“En el principio, era el Caos”, cuenta el poeta Hesíodo. Era el espacio abierto, la pura extensión ilimitada, el abismo.
Súbitamente, del Caos surgió la primera realidad sólida: Gaia o Gea, la Tierra (Tellus). Fue ella quien dio un sentido y un orden al Caos, al limitarlo, e instaló en él el suelo, escenario de la vida.
Después vino la Noche, la tiniebla profunda. Y debajo de la Tierra se constituyó el Erebo o Érebos (el crepúsculo), morada de las sombras.
Quedaba todavía, sobre Gaia, un espacio vacío. Para llenarlo, ella “creó un ser igual a sí misma, capaz de cubrirla por entero”. Por sí misma creó a Urano, el Cielo estrellado.
En soledad originó también a las Montañas y a Ponto, el Mar inquieto y profundo.

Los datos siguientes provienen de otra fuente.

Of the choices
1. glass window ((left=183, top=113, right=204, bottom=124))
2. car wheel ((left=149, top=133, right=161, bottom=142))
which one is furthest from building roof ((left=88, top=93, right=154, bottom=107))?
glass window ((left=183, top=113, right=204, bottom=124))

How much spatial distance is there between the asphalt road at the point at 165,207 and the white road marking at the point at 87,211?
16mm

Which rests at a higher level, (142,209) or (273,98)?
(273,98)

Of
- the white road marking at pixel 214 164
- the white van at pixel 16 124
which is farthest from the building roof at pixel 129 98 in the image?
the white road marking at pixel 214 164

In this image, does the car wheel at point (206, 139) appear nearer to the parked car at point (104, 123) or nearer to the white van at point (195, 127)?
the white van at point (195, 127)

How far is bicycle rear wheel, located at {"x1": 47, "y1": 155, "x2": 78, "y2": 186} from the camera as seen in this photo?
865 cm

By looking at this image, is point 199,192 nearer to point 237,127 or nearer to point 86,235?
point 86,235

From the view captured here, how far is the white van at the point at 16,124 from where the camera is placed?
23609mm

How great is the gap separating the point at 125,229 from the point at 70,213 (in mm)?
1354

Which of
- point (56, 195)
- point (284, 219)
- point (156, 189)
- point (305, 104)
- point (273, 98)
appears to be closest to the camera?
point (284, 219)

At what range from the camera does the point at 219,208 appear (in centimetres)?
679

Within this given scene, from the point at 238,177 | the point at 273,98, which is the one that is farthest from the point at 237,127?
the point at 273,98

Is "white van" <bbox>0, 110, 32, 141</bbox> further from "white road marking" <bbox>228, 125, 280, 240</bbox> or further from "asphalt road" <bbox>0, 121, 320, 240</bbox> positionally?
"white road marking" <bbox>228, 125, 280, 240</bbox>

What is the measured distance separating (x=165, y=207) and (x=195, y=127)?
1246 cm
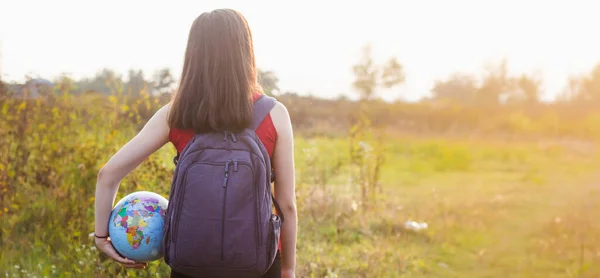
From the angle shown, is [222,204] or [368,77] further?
[368,77]

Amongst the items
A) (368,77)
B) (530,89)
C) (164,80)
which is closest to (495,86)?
(530,89)

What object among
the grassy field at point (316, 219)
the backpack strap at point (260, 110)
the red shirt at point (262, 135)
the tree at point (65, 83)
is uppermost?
the tree at point (65, 83)

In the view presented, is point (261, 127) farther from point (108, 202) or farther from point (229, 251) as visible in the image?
point (108, 202)

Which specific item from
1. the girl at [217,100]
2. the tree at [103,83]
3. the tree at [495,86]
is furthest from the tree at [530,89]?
the girl at [217,100]

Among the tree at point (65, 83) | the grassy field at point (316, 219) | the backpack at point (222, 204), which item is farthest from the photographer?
the tree at point (65, 83)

Como la Tierra -es decir, sin unirse a fuerza alguna-, la Noche engendró el Éter -luz que iluminaría a los dioses en las más altas regiones de la atmósfera- y el Día, claridad de los mortales que, en el espacio, se alterna con su madre para no cansarla.
Por ese entonces rondaba en el Caos el poderoso Eros, el Amor Universal. A partir de entonces ninguna fuerza podría engendrar nada sola.
Movida por Eros, Gaia se unió a Urano, su primogénito, engendrando con él muchos y muchos hijos. Una raza violenta pobló la Tierra y la animó con nuevas formas de vida.
(El escenario del mundo está listo. Los personajes se preparan para vivir su drama).